This is a simple and very easy to make vegetarian lunch, or dinner. Especially, when you are in a hurry. It can be made in less than half an hour, and fits the bill for a quick bite of lunch, during one of our very busy days here at home. You could use any number of vegetables for this dish, so don’t let a lack of a particular vegetable stop you from making this dish.
Mediterranean-style Rice Pasta
- 1/2 medium onion, finely chopped
- 4 cloves of garlic, peeled and finely chopped
- 1 zucchini, chopped into small pieces
- 6 stalks of baby broccoli, stems cut into small pieces
- 7 sprigs of thyme, cut into smaller pieces
- 1 large heirloom tomato, cut into small pieces
- About 15 small cherry, or heirloom tomatoes
- A couple of handfuls of spinach
- 1 Tbsp. coconut oil
- olive oil
- 1/2 tsp. Himalaya salt
- Black pepper, to taste
- Seaweed Gomasio Seasoning, optional
- 1 packet of Trader Joe’s Brown Rice Spaghetti Pasta
Prepare the pasta following the directions on the package.

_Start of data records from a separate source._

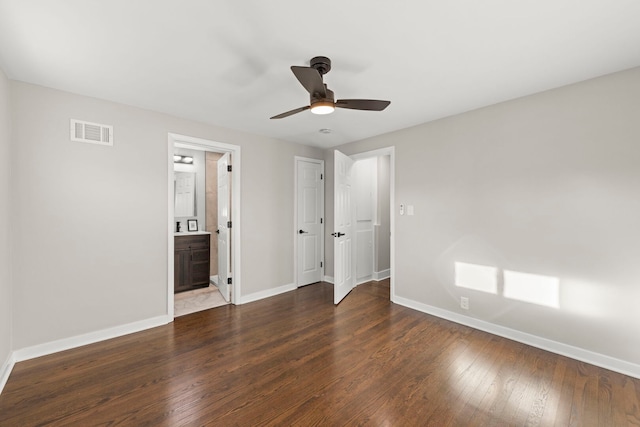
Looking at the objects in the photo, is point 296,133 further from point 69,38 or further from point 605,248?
point 605,248

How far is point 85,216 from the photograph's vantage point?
2732 millimetres

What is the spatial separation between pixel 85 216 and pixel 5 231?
1.81 ft

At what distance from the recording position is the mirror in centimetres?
486

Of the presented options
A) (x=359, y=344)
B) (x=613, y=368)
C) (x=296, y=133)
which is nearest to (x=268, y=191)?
(x=296, y=133)

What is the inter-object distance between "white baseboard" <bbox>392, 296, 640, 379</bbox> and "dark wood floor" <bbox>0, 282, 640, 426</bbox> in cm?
9

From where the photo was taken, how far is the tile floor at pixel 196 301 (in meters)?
3.70

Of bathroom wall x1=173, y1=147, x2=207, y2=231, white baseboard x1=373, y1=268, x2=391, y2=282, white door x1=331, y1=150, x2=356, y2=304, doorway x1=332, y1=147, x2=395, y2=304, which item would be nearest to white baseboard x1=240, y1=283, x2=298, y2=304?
white door x1=331, y1=150, x2=356, y2=304

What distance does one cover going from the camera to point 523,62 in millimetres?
2152

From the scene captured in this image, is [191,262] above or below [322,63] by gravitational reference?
below

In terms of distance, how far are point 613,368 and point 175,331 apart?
13.7ft

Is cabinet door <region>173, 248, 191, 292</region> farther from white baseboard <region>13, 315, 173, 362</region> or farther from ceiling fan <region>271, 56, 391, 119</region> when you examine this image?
ceiling fan <region>271, 56, 391, 119</region>

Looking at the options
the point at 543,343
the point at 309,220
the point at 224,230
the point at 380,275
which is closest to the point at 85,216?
the point at 224,230

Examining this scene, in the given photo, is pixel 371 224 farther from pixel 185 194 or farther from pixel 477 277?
pixel 185 194

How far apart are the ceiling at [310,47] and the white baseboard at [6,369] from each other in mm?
2406
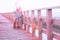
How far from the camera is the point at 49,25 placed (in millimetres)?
2340

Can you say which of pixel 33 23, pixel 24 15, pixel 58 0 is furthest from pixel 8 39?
pixel 58 0

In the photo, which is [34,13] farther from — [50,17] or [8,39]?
[50,17]

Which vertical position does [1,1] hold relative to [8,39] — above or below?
above

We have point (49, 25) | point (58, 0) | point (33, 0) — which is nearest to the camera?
point (49, 25)

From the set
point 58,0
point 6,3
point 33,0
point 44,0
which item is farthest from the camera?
point 6,3

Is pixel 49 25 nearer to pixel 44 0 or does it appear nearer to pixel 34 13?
pixel 34 13

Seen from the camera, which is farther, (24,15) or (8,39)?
(24,15)

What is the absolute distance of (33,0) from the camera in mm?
8758

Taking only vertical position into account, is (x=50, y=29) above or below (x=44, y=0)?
below

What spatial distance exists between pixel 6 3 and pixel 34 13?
29.3 feet

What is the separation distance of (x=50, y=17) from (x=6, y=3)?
10.6 metres

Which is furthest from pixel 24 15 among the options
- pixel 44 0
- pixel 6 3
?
pixel 6 3

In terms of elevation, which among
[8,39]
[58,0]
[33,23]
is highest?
[58,0]

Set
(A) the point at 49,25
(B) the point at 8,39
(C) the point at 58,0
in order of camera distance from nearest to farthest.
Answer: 1. (A) the point at 49,25
2. (B) the point at 8,39
3. (C) the point at 58,0
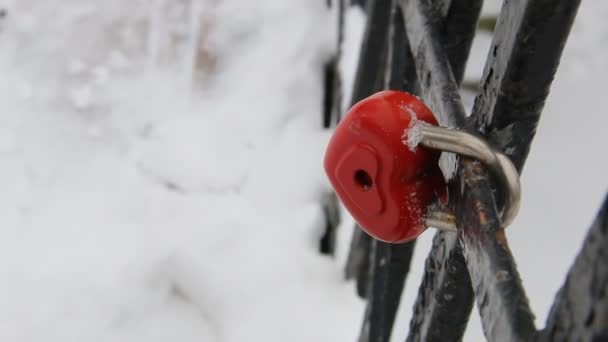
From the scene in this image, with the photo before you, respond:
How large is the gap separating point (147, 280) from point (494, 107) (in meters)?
1.34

Add the pasta to the already boiling water, and stir it frequently while it is cooking to prevent the pasta from sticking together. This pasta turns out really nice, but, once cooked, be sure to rinse it with lots of water to remove the starchy residue. Set aside. This holds true not just for the spaghetti, but all the other rice pasta alternatives. (I am sure that some of you have given up on this particular gluten free pasta, because it leaves such a starchy residue in the cooking water.)
In a large frying pan, or wok, heat the coconut oil and add the chopped onions and garlic. Turn down the heat slightly to prevent any excess browning. The onions and garlic should be translucent and golden in color. Add the zucchini, cherry tomatoes, and broccoli. Drizzle with some olive oil and let cook, turning frequently, for a couple of minutes. Then add the spinach, tomato and thyme. Sprinkle with salt and pepper.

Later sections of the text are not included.